TL;DR
StepSTEM is a new benchmark designed to evaluate fine-grained multimodal reasoning in STEM tasks, revealing current models' reliance on textual reasoning and highlighting the need for improved cross-modal capabilities.
Contribution
We introduce StepSTEM, a rigorous, multi-modal STEM benchmark with a step-level evaluation framework for assessing reasoning processes in multimodal large language models.
Findings
Current models rely heavily on textual reasoning in STEM tasks.
Even advanced models achieve only around 38% accuracy on StepSTEM.

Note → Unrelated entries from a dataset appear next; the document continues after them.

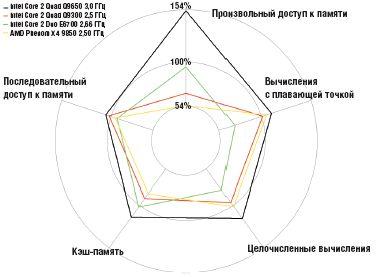 диаграмма 2. Производительность в синтетических тестах
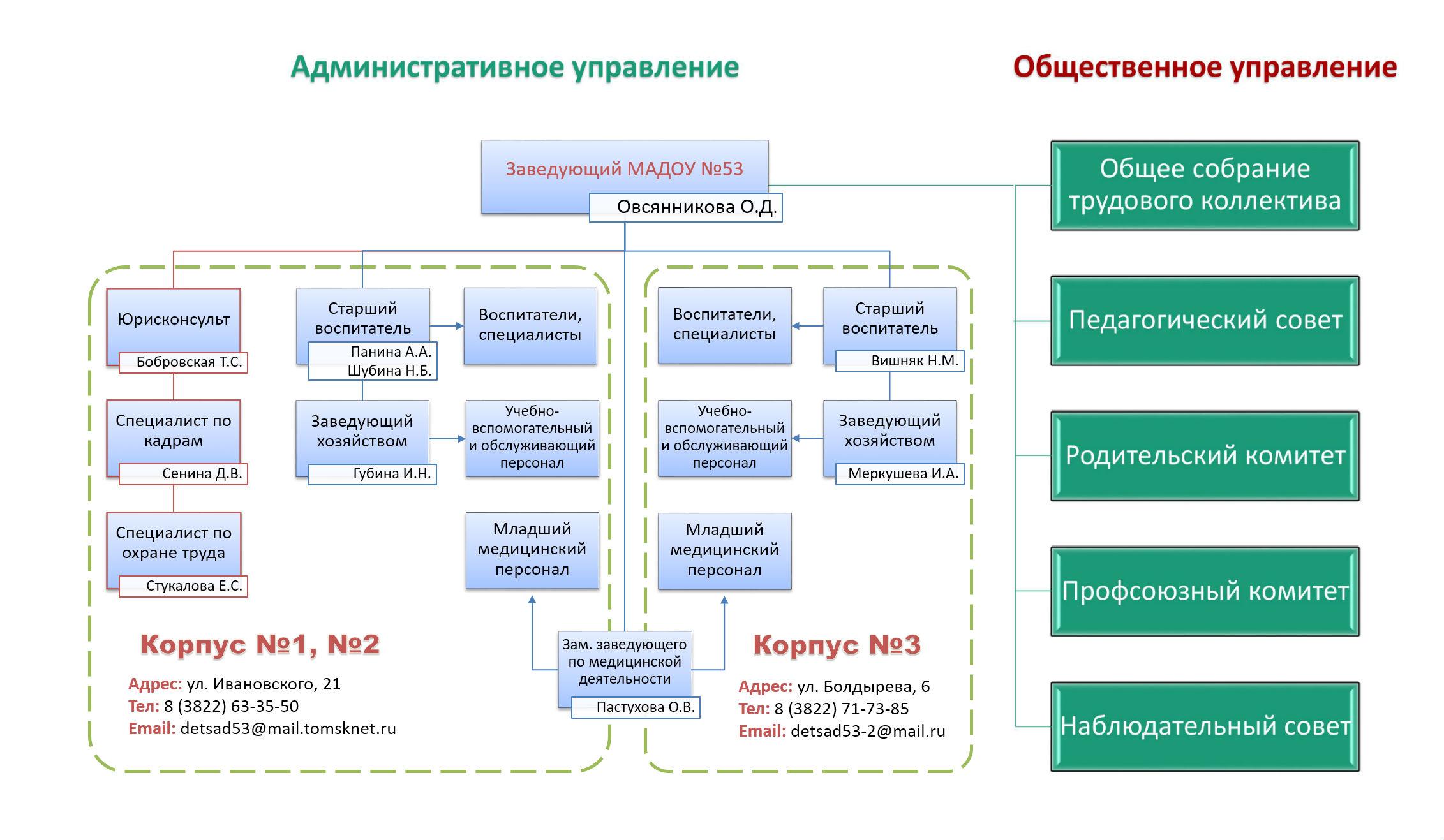 struktura_dou_2017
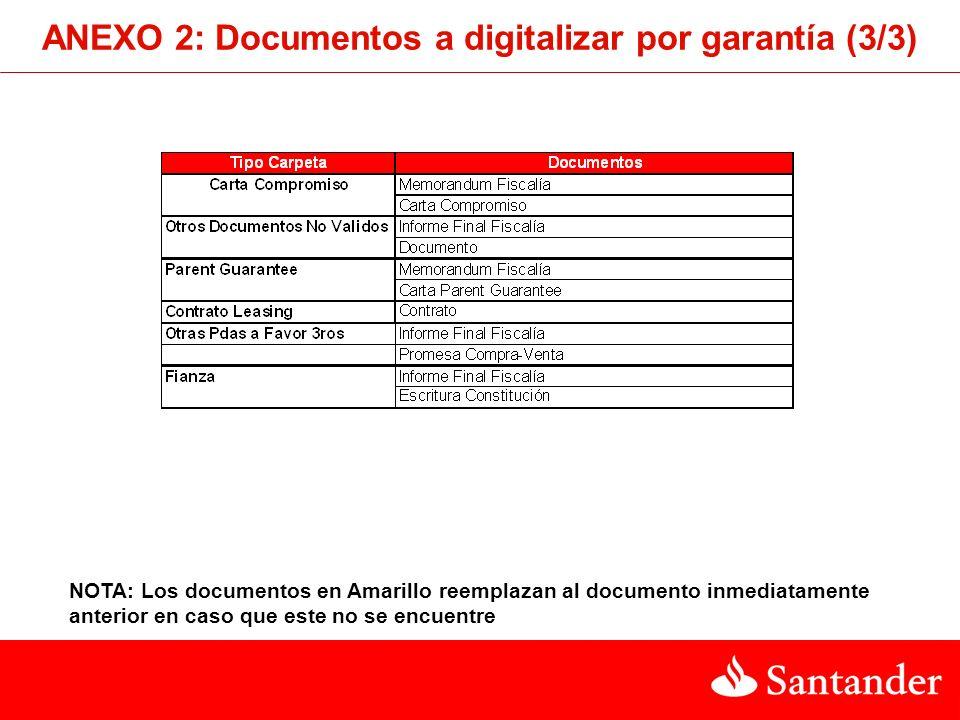 ANEXO 2: Documentos a digitalizar por garantía (3/3)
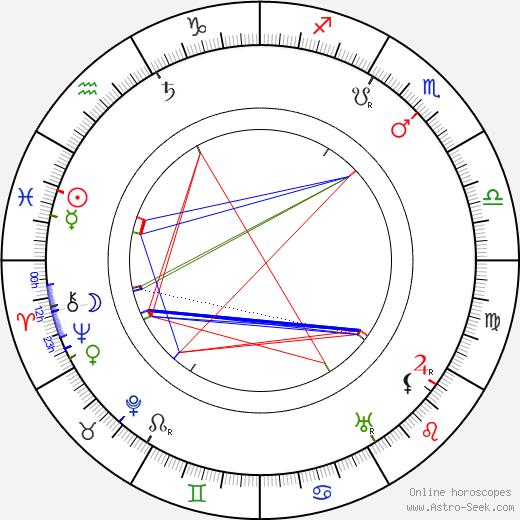 František Hlavatý astro natal birth chart, František Hlavatý horoscope, astrology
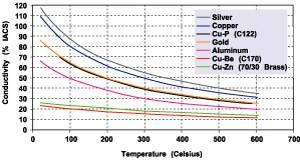 感应电机转子专利解析 工程师的精妙艺术!
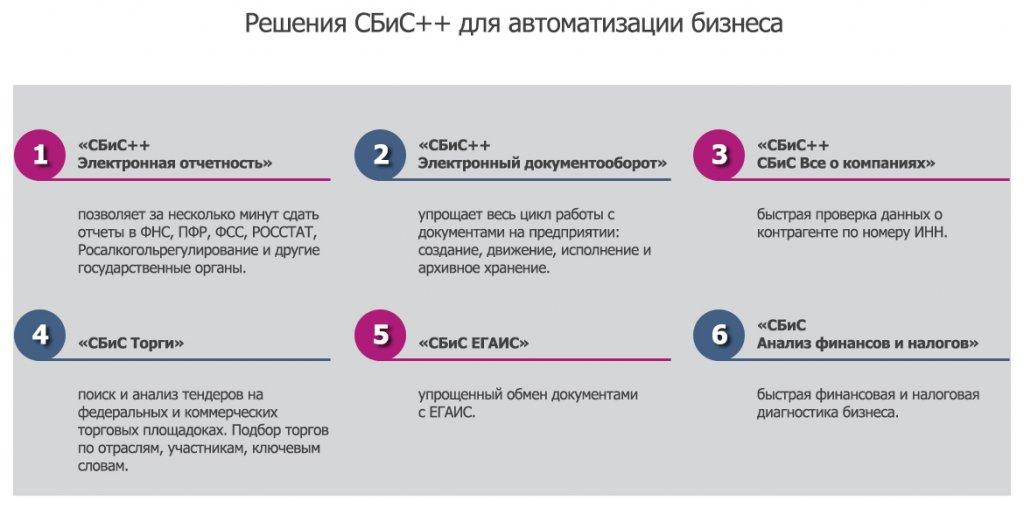 Какая система электронной отчетности лучше регистрация ип в новомосковске тульской области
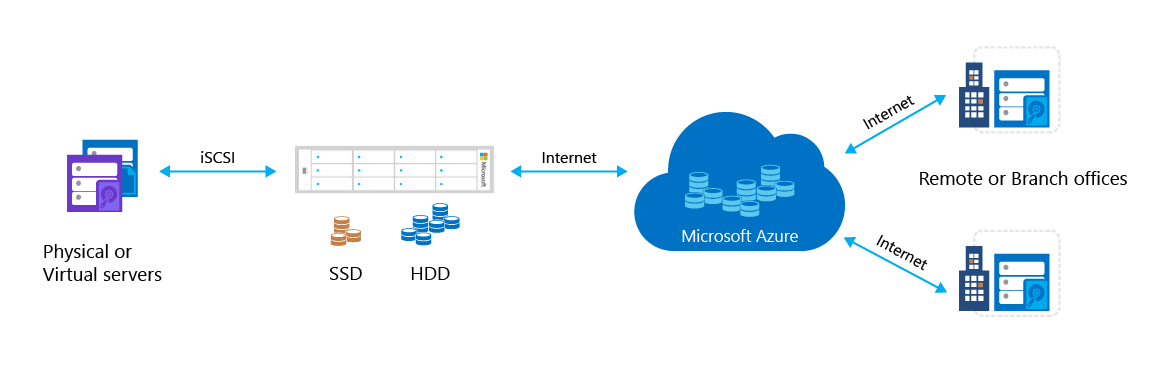 Azure StorSimple is an efficient, cost-effective and manageable solution that eliminates many of the issues and expenses associated with enterprise storage and data protection. It uses a proprietary device (the Azure StorSimple device) and integrated management tools to provide a seamless view of all enterprise storage, including cloud storage.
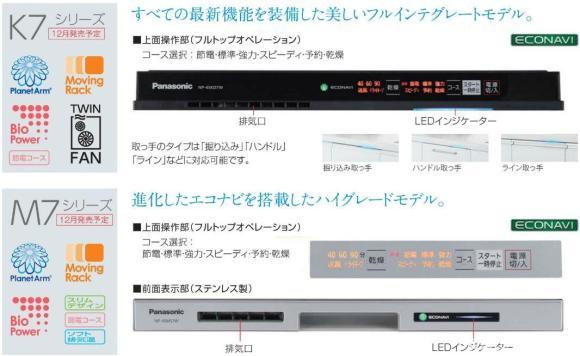 Panasonic 4タイプ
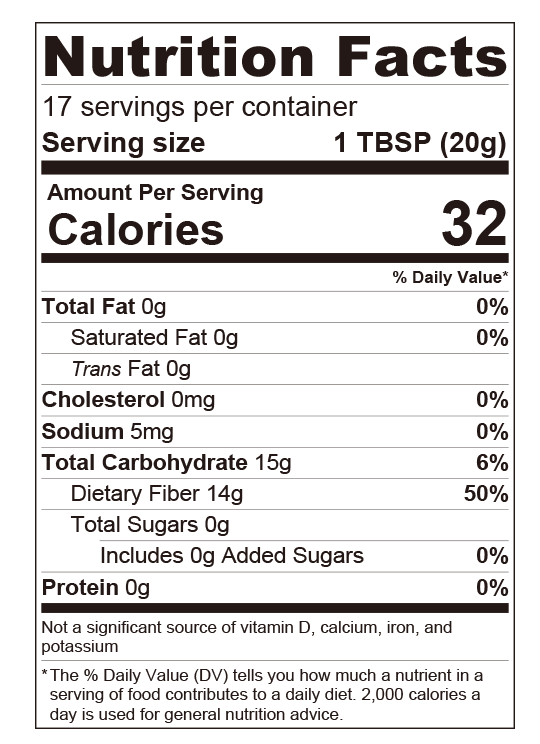 Banana Sugar Free Syrup - Summer Limited Flavor, Keto Friendly Nutrition Facts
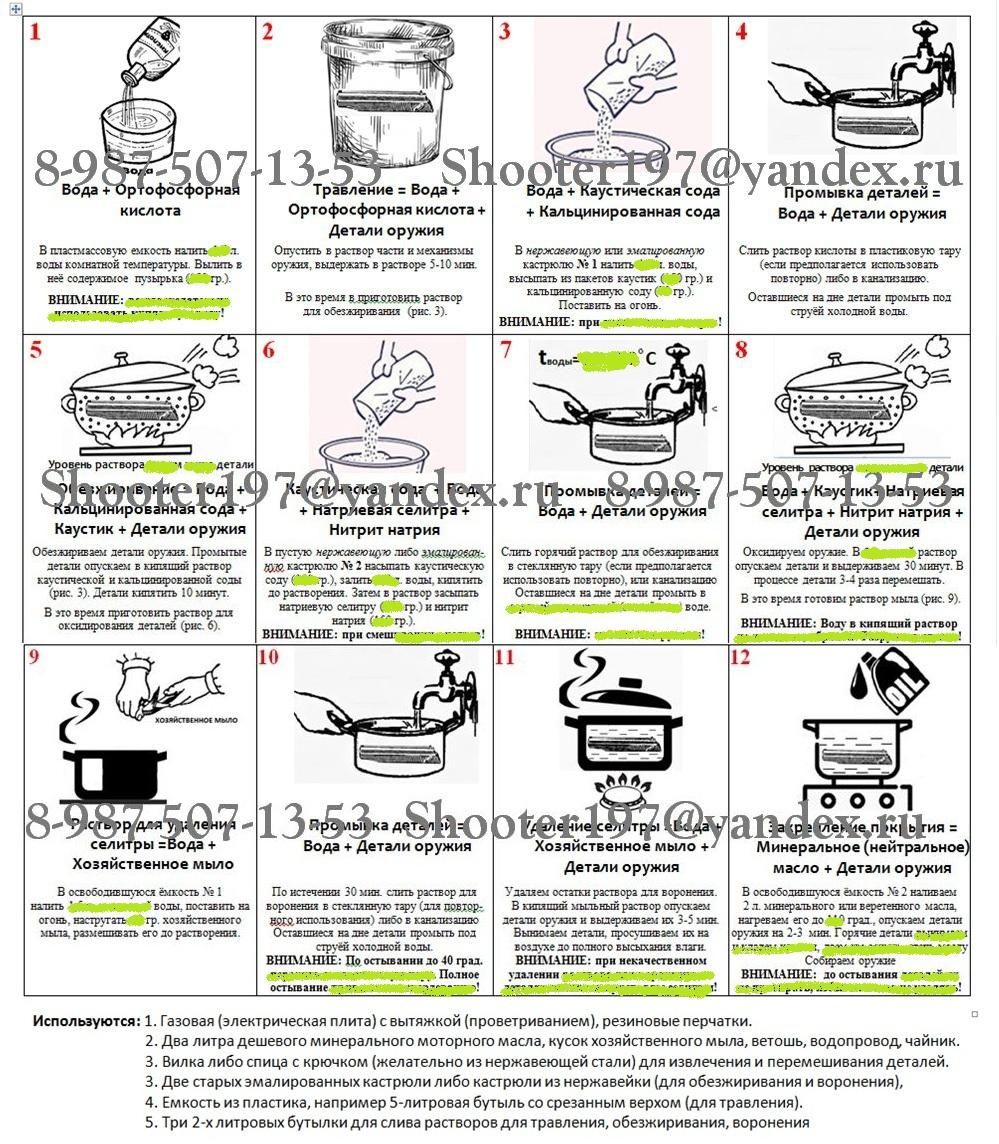 Схема - инструкция по воронению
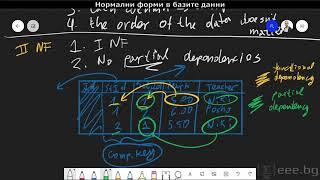 Нормални форми в базите данни (Database Normalization)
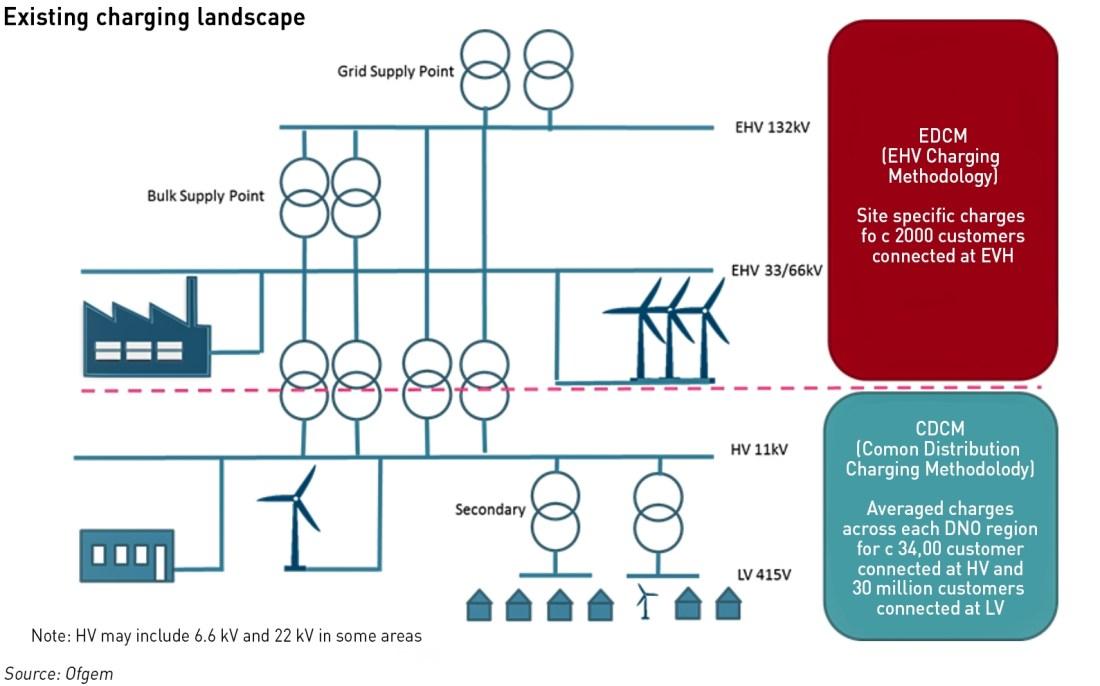 current charging landscape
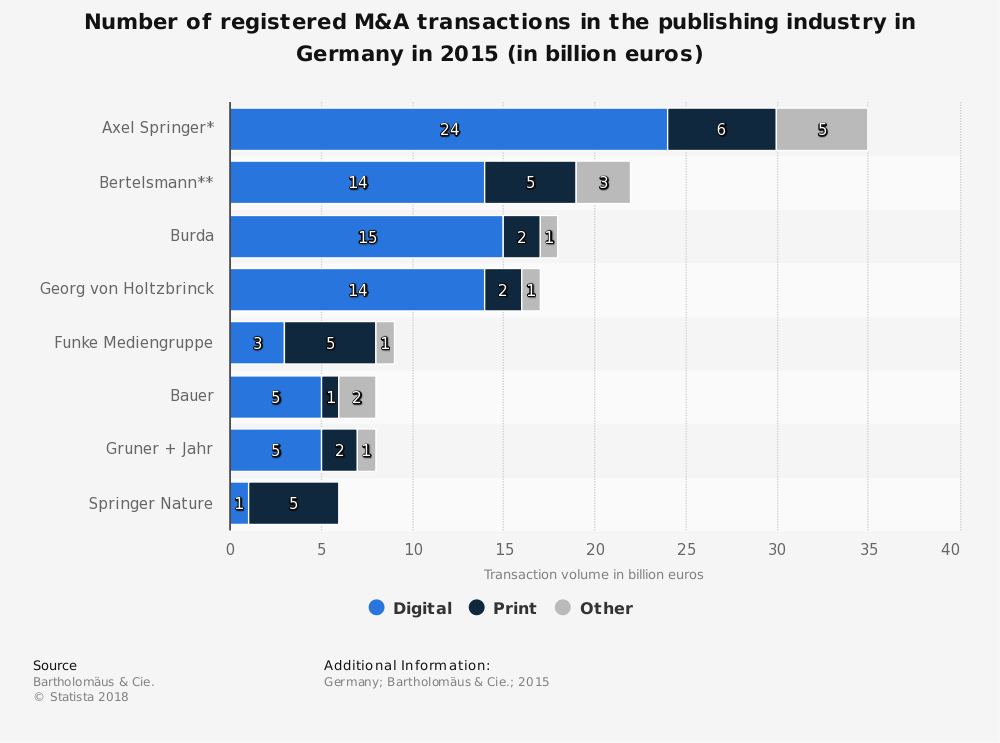 Statistic: Number of registered M&A transactions in the publishing industry in Germany in 2015 (in billion euros) | Statista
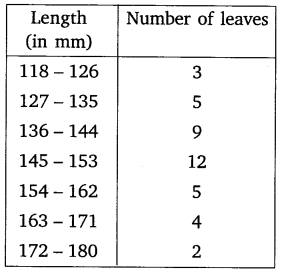 NCERT Solutions for Class 10 Maths Chapter 14 Statistics 45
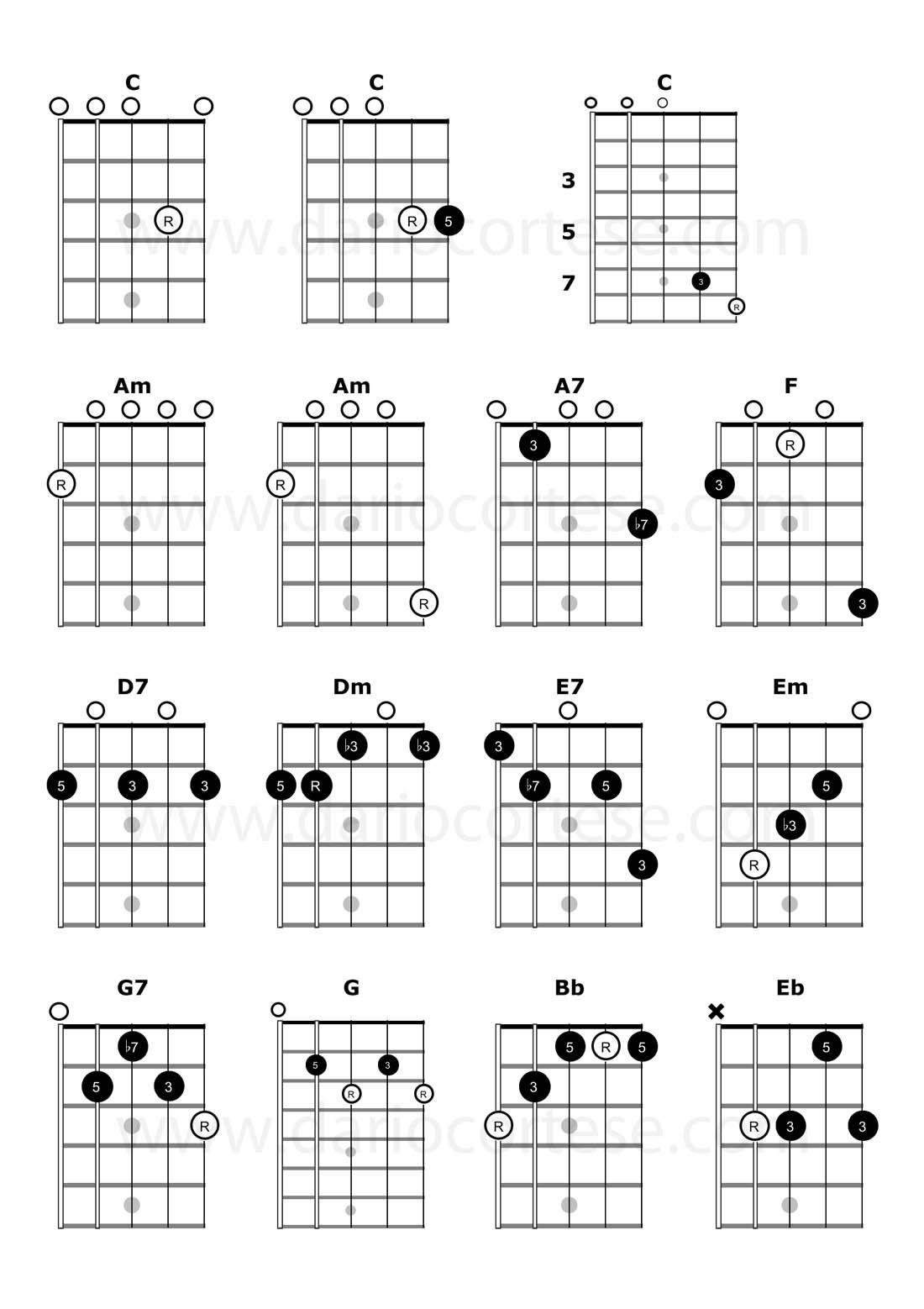 Charango Chords Charango In 2018 Pinterest Music Guitar And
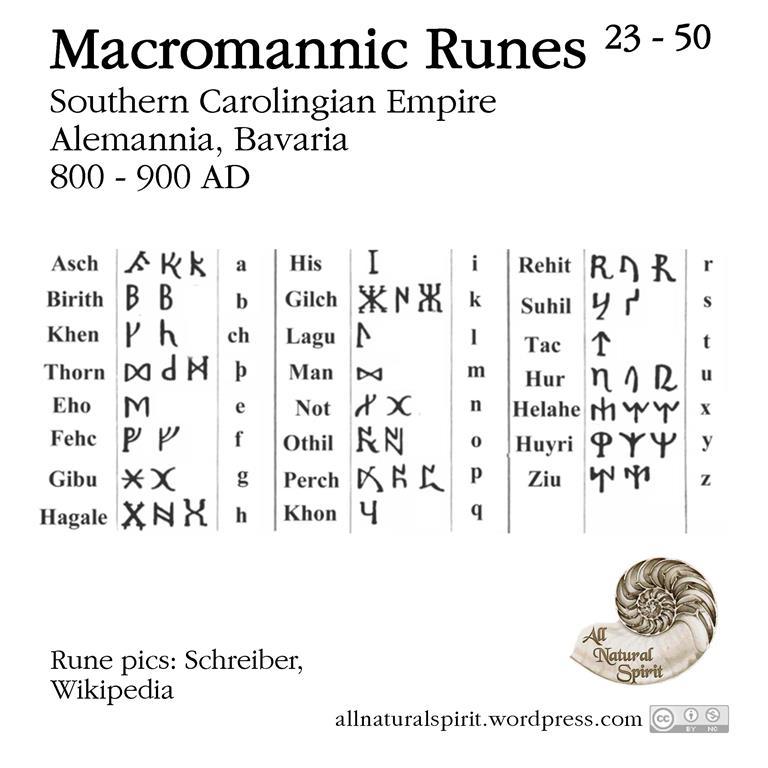 Macromannic Runes, Combination, Elder, Younger, Futhark, Anglo-Saxon, Futhorc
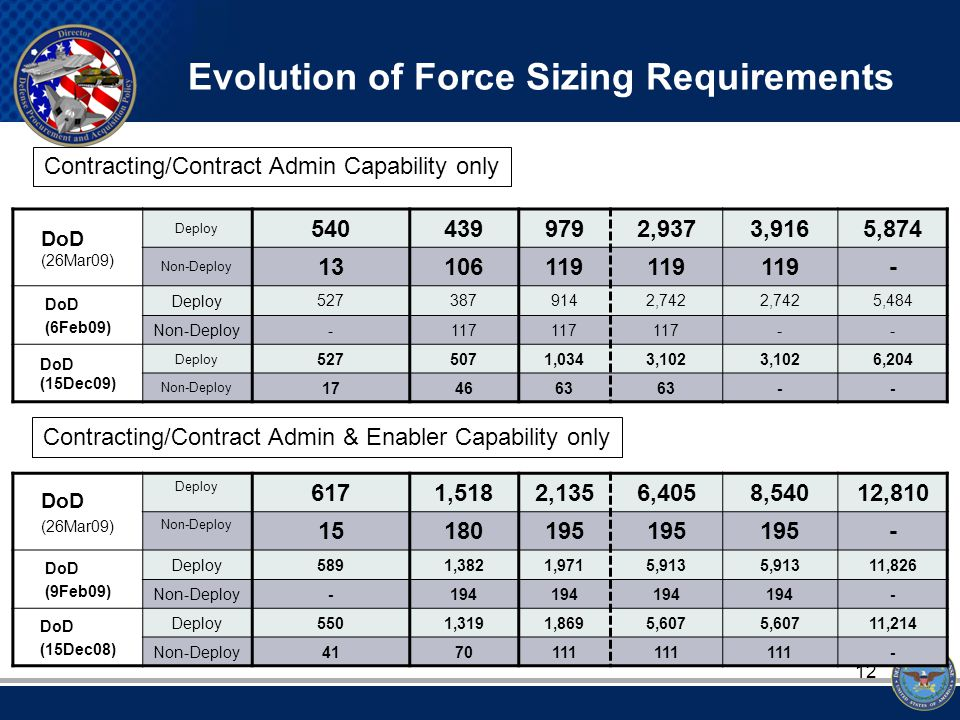 12 Evolution of Force Sizing Requirements DoD (26Mar09) Deploy 5404399792,9373,9165,874 Non-Deploy 13106119 - DoD (6Feb09) Deploy 5273879142,742 5,484 Non-Deploy -117 -- DoD (15Dec09) Deploy 5275071,0343,102 6,204 Non-Deploy 174663 -- DoD (26Mar09) Deploy 6171,5182,1356,4058,54012,810 Non-Deploy 15180195 - DoD (9Feb09) Deploy5891,3821,9715,913 11,826 Non-Deploy-194 - DoD (15Dec08) Deploy5501,3191,8695,607 11,214 Non-Deploy4170111 - Contracting/Contract Admin Capability only Contracting/Contract Admin & Enabler Capability only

There is significant room for improvement in genuine cross-modal reasoning.
Abstract
Multimodal large language models (MLLMs) have shown promising reasoning abilities, yet evaluating their performance in specialized domains remains challenging. STEM reasoning is a particularly valuable testbed because it provides highly verifiable feedback, but existing benchmarks often permit unimodal shortcuts due to modality redundancy and focus mainly on final-answer accuracy, overlooking the reasoning process itself. To address this challenge, we introduce StepSTEM: a graduate-level benchmark of 283 problems across mathematics, physics, chemistry, biology, and engineering for fine-grained evaluation of cross-modal reasoning in MLLMs. StepSTEM is constructed through a rigorous curation pipeline that enforces strict complementarity between textual and visual inputs. We further propose a general step-level evaluation framework for both text-only chain-of-thought and interleaved…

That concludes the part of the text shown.